Empirical data analysis is a key component of financial economics. Many, if not most, of our knowledge in financial economics are based on our experiences and experiments with different data types related to financial activities we observe in the real world. Often distributional assumptions are made on the data without any valid economic reason for such assumptions. Using g-and-h family of distributions, an exploration and understanding of the data agreement with the assumptions is made. It will be shown with three different examples of data from the financial markets that the g-and-h distributions point us to different structure for the distributions from those that are currently used. Finally by back testing, it will be shown how different (and better) the risk management would have been if such assumptions, indicated by the g-and-h family, were made.

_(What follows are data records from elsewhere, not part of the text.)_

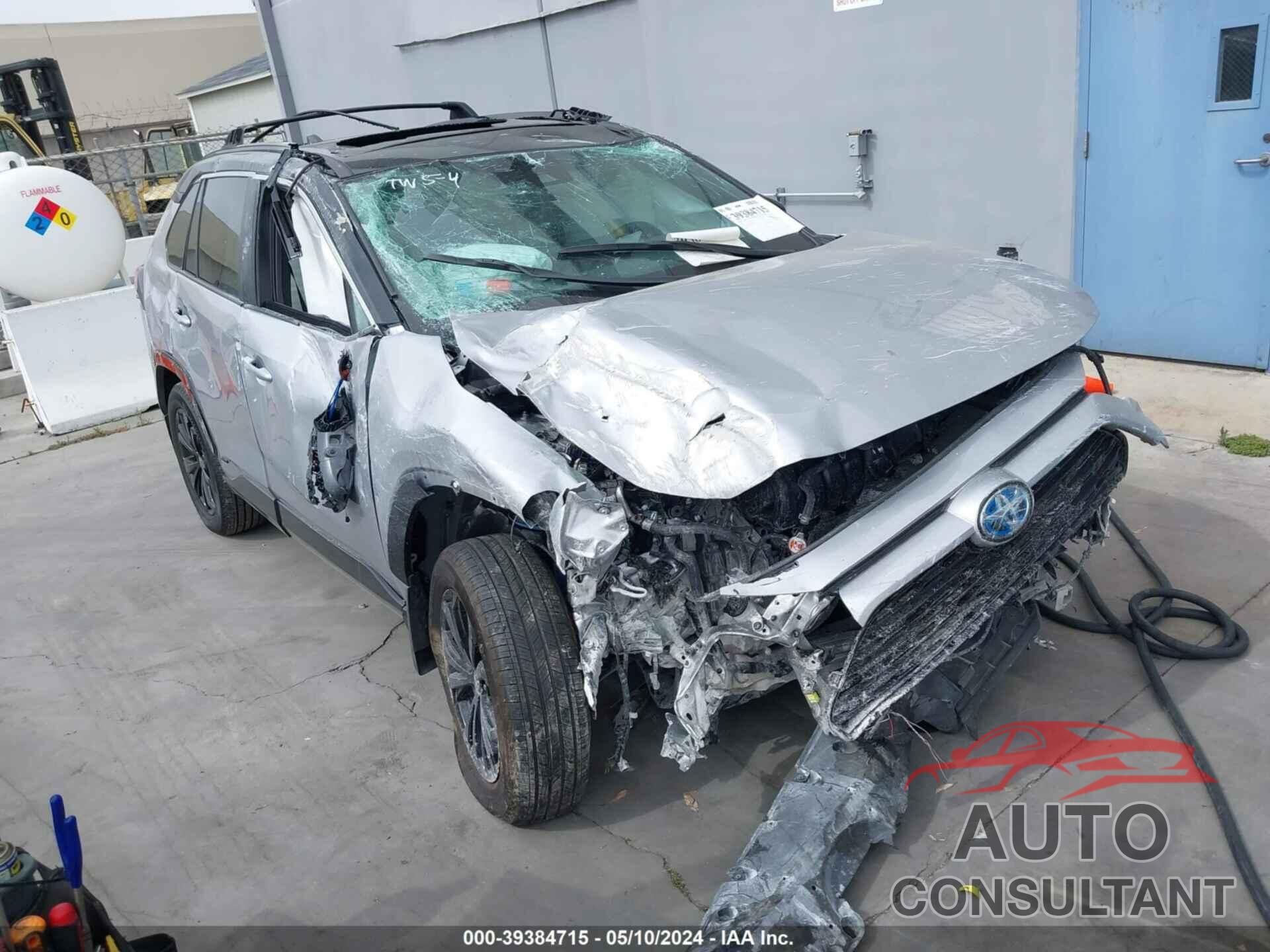 TOYOTA RAV4 2024 - 4T3E6RFV6RU143457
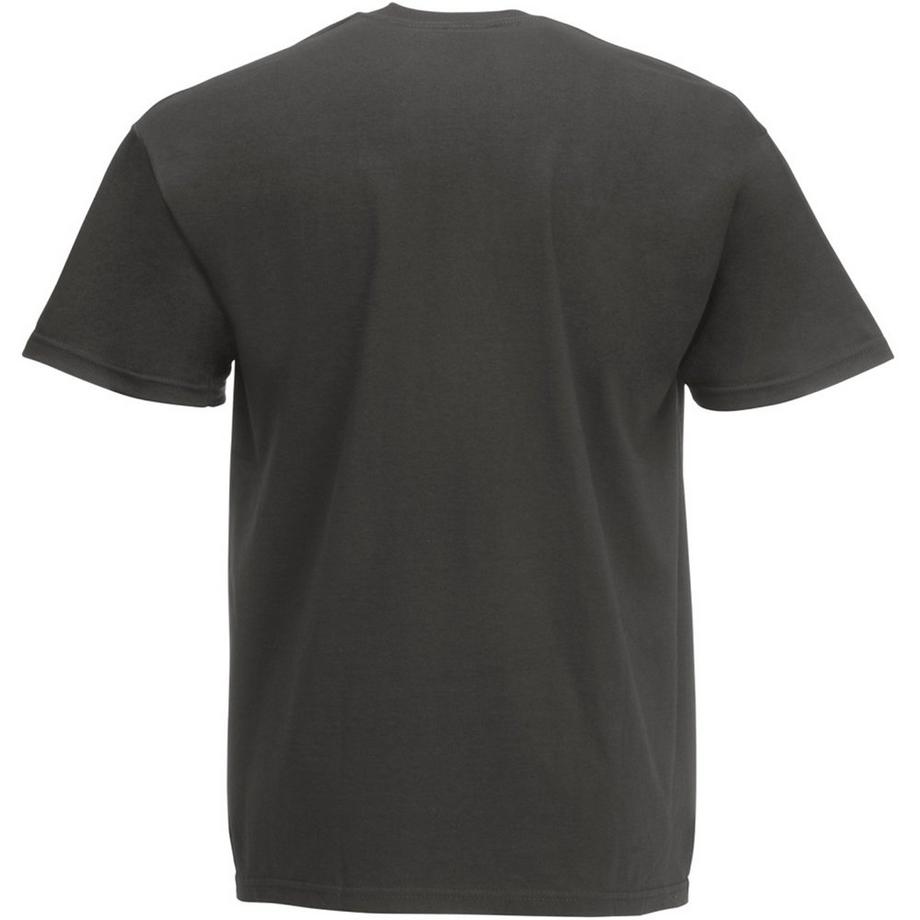 Fruit of the Loom T-shirt Super Premium Maniche Corte  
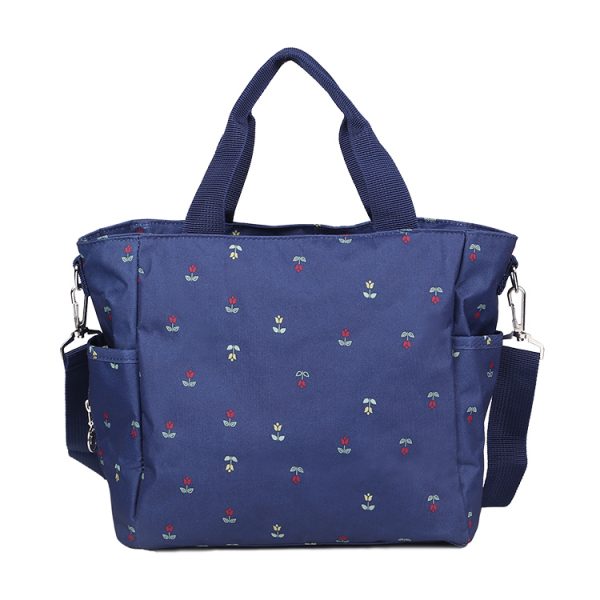 Multi functional waterproof Baby Mummy tote Diaper Bag Hot selling in Amazon top quality stroller  diaper bag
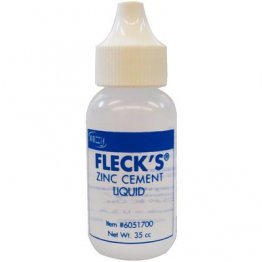 FLECK’S CEMENT Liquid (Mizzy) 35ml Bottle #6051700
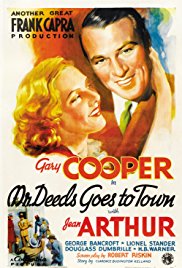 Mr. Deeds Goes to Town (1936) M4uHD Free Movie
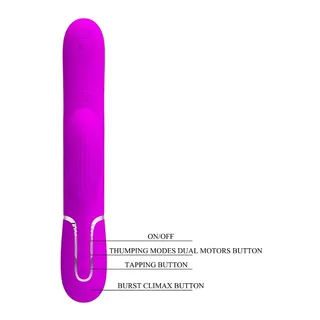 Vibromasseur Point Multifonction Perlita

Keywords: Exploratory Data Analysis; g-and-h Distribution; Interest Rate Risk; Operational Risk
Biography: Kabir Dutta is a principal and senior consultant in the Finance practice of Charles River Associates. Dr. Dutta has more than 15 years of experience in financial risk management of market (equity, commodity, and foreign exchange), interest rate, and operational risk. He has experience across various industries such as telecommunication, energy, exploration and production, and financial services. Prior to joining CRA, Dr. Dutta was a senior economist at the Federal Reserve Bank of Boston. His research has been presented at many national and international conferences. Dr. Dutta taught at the Princeton University and holds a MBA and Ph.D. from the Wharton School of the University of Pennsylvania.